# couple o' changes



## mkellogg

I've made a couple more changes.

First, you might notice a "New Window" button above to open a translation in a new window.  A lot of people had requested this...  Let me know if it doesn't work for any of you.

Second, you might not have noticed a new style that you can choose.  (The style chooser is in the bottom left corner.)  It is the "Fixed Width" style.  Newspapers have long know that it is more comfortable for people to read when they don't have to scan from side to side too much.  It seems a little strange at first with all the extra space on the side, but if it is easier on the eyes, it might work!

Mike


----------



## Benjy

kewl. i quite like the column style choice. is this a taste of things to come or are you going to limit yourself to jsut two different styles? and the new window button is VERY much appreciated


----------



## Jana337

I too like the fixed width thingy, but only when I am reading a thread. Could it be disabled for a list of threads (for New Posts, for individual forums, for the forum homepage)? Many titles won't fit on a single line as before, and I have to scroll more.

Jana


----------



## Mita

mkellogg said:
			
		

> First, you might notice a "New Window" button above to open a translation in a new window. A lot of people had requested this... Let me know if it doesn't work for any of you.


I love this!!   Thank you very much, Mike.


----------



## Kelly B

Oooh, fun! So _that's _what happened. I used the dictionary without really focusing on the button, and the new window appeared, and I wondered what I had just done. 
Still undecided on the column format - at first try, it gives me a sort of high-above-a-narrow-hallway vertigo, and I dislike the extra scrolling. But it _is _easier to read, particularly for dense passages in my second language. Thanks for the option!


----------



## mkellogg

More style choices?  I try not to waste too much time playing with the styles, but I might add a few more.  The fixed-width format was just a quick little change.  I warn you all, I'm thinking about making it the default!

No Jana, I think the page width has to stay the same everywhere within a single style.


----------



## LV4-26

The New Window is an excellent change.
I'm trying the fixed-width right now. It seems a good idea as well.


----------



## alc112

mkellogg said:
			
		

> I warn you all, I'm thinking about making it the default!
> 
> No Jana, I think the page width has to stay the same everywhere within a single style.



No, please!!
I always have opened my list of favourrite pages on the left and the fix witdh version increases the width (obviosly ) of the post and I have to scroll right!

### Data
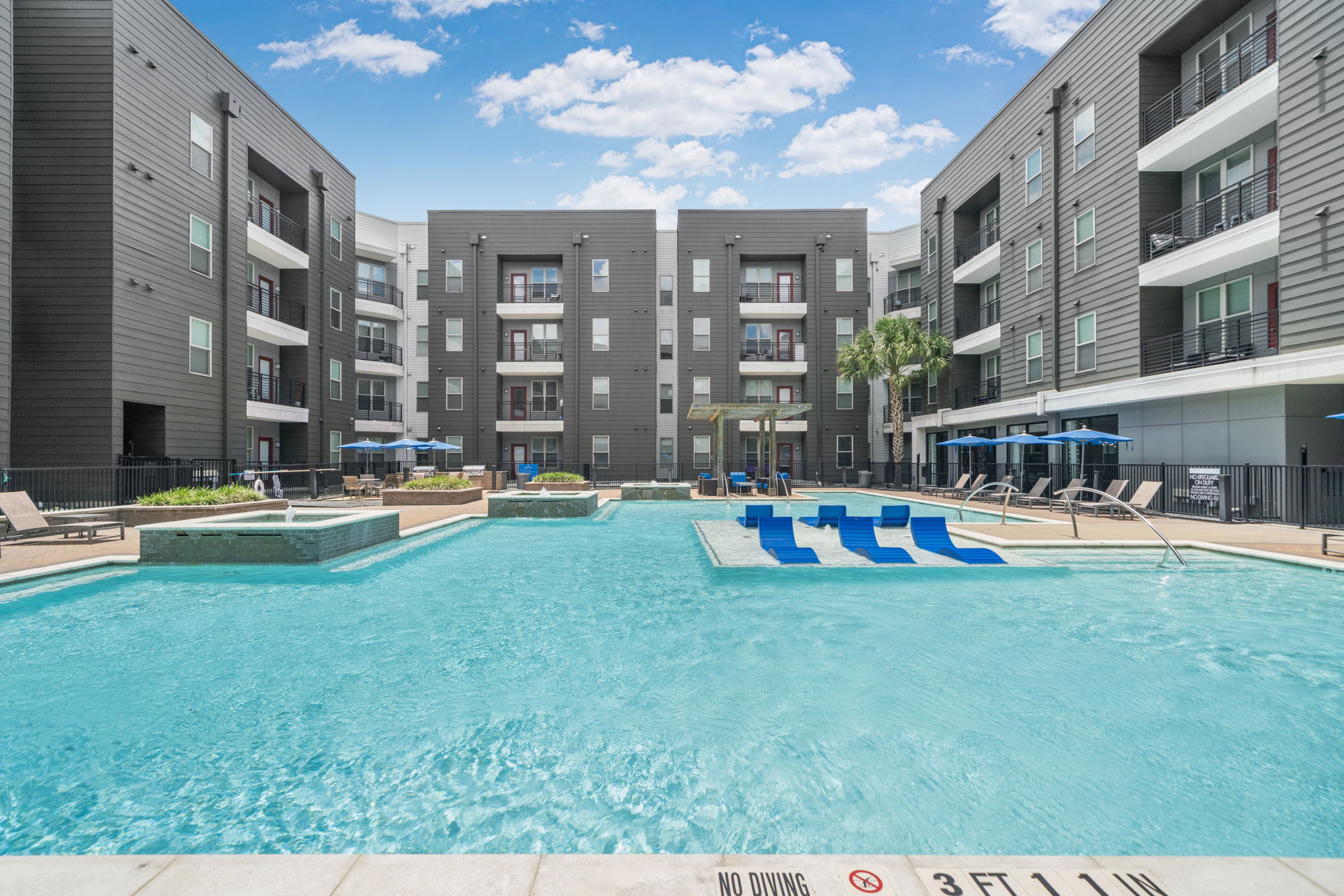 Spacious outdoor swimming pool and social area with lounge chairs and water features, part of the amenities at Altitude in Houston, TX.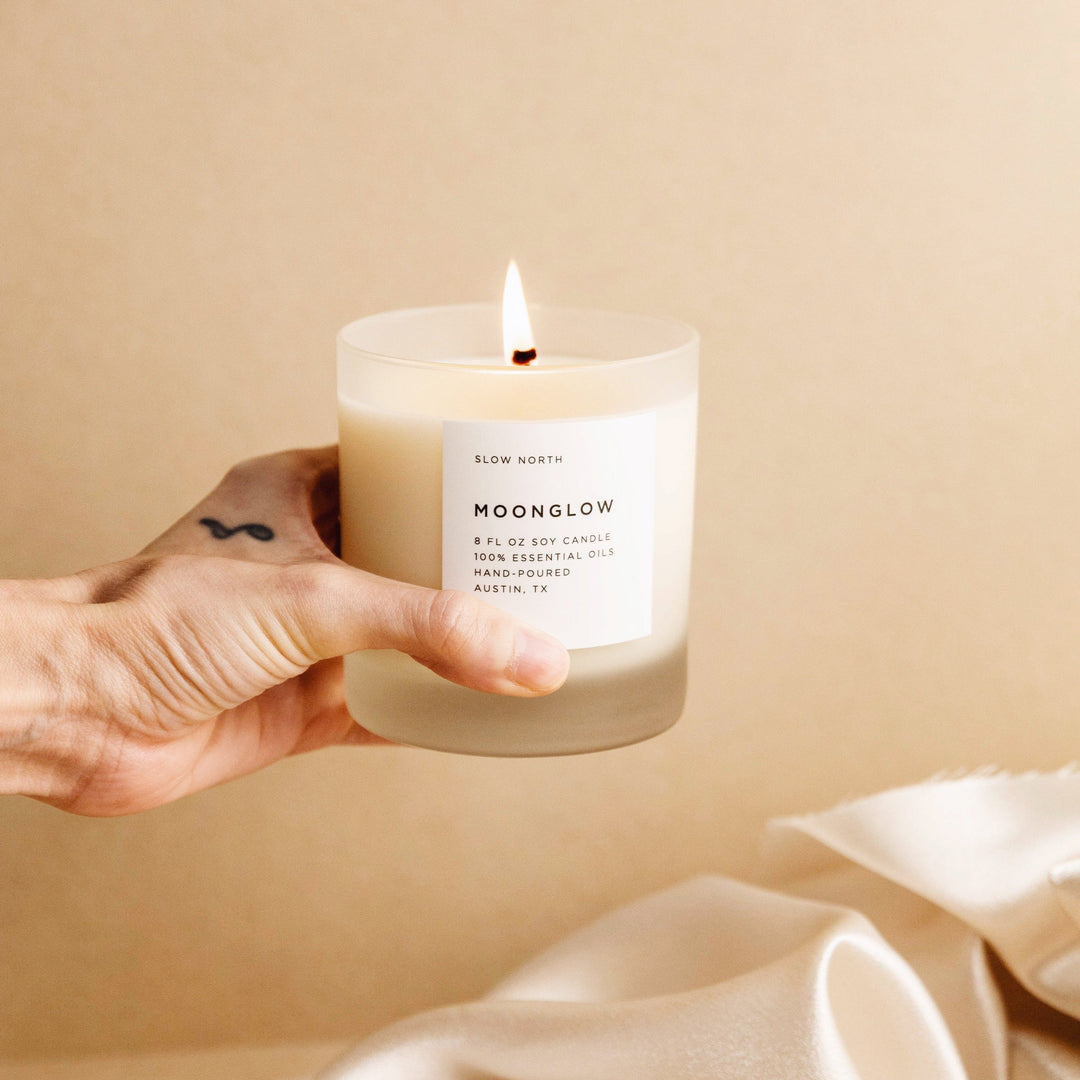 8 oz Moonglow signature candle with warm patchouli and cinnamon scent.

### Work instructions
A - From the forum thread on the new site features, extract word for word the part that opens with the words containing "kewl. i quite" and closes with "to scroll more.".
B - Extend the forum thread about the New Window button and the fixed-width style by writing what follows its final post.

### Task-by-task outputs
A -
kewl. i quite like the column style choice. is this a taste of things to come or are you going to limit yourself to jsut two different styles? and the new window button is VERY much appreciated


----------



## Jana337

I too like the fixed width thingy, but only when I am reading a thread. Could it be disabled for a list of threads (for New Posts, for individual forums, for the forum homepage)? Many titles won't fit on a single line as before, and I have to scroll more.

B -
I also want to suggest for the large font style to change the font. It's something sthetic). You can change the fonts to "arial" that looks better than verdana when being increased.


----------



## jorge_val_ribera

Jana337 said:
			
		

> I too like the fixed width thingy, but only when I am reading a thread.


 
I agree with Jana, it looks good within the threads, but the main page looks weird. And the links on the top look like...sardines in the Spanish version (because they're longer than the English ones). 

But apart from that, I find the changes very good.


----------



## Jana337

jorge_val_ribera said:
			
		

> I agree with Jana, it looks good within the threads, but the main page looks weird. And the links on the top look like...sardines in the Spanish version (because they're longer than the English ones).


Indeed.  I would at least increase the space for thread titles at the expense of the unnecessarily wide column Last message.

Jana


----------



## Vanda

The new window? Great! I had missed that before.
Thank you!


----------



## VenusEnvy

I've also noticed that it's easier to "color" text now. Before, it was necessary to highlight the words, or insert them into a text box to be colored. Now, you can simply press the button, and the codes are inserted into the message. The cursor is automatically placed between the codes. 

Fab!


----------



## belén

The new window doesn't work for me... I am using FF. The weird thing is that when I read this thread for the first time two days ago, I tried it and it did work...

Be


----------



## LV4-26

I had the same problem earlier in the afternoon but now it's working again.


----------



## franz ferdinand

Esta bien el boton de new window. ??no se puede poner un texto que diga abrir en otra ventan o algo as;í cuando apunto sobre el boton que abre el resultadoo en otra ventana???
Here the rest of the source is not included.